It is often useful to treat a set of variables as a group. This lets you perform repetitive operations more easily. An array is a group of string or numeric data sharing the same variable name. The individual values that make up an array are called elements. An element of an array can be used in a statement or expression wherever you would use a regular string or numeric variable. In other words, each element of an array is itself a variable.
PowerBASIC provides several statements that perform operations on an array as a whole, allowing you to sort its contents, scan its contents for data that matches a certain condition, and insert data into or delete data from the existing structure.
You can think of an array as a row of boxes, numbered from zero to a predetermined number: four, in the example figure below. Each box holds a distinct value, which may or may not differ from the values in the other boxes. The boxes and their numbers are represented by parentheses surrounding a number; for example, item%(3) represents box number three of the array item%. Thus, if the value held within box number 3 is 1952, the statement total%=item%(3) would place the value 1952 into the variable total%.

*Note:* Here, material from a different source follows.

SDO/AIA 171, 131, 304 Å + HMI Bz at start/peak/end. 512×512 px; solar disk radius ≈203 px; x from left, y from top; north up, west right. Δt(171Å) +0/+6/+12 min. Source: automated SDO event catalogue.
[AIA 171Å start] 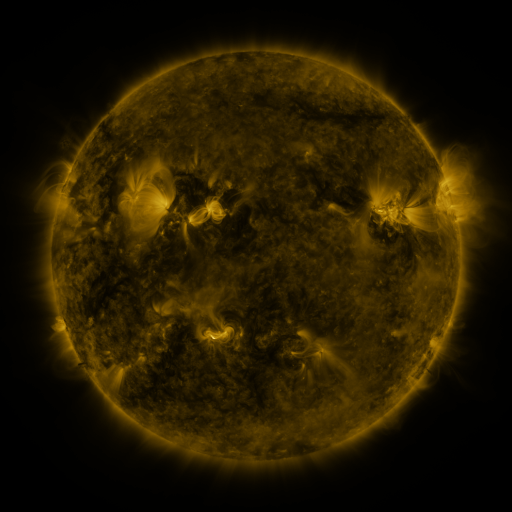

Dimensioning a dynamic array with DIM or REDIM also clears each element, unless the PRESERVE option is present. Each element of each numeric array is set to zero; string arrays are set to the null string ("", length zero). Declaring the name and type of an array, as well as the number and organization of its elements, is performed by the DIM statement. For example:
DIM payments(55) AS CURRENCYX
…creates an array variable payments, consisting of 56 Extended-currency elements, numbered 0 through 55. Array payments and an Extended-currency variable also named payments are separate variables. If this is confusing, you'll understand why we suggest that you use different variable names.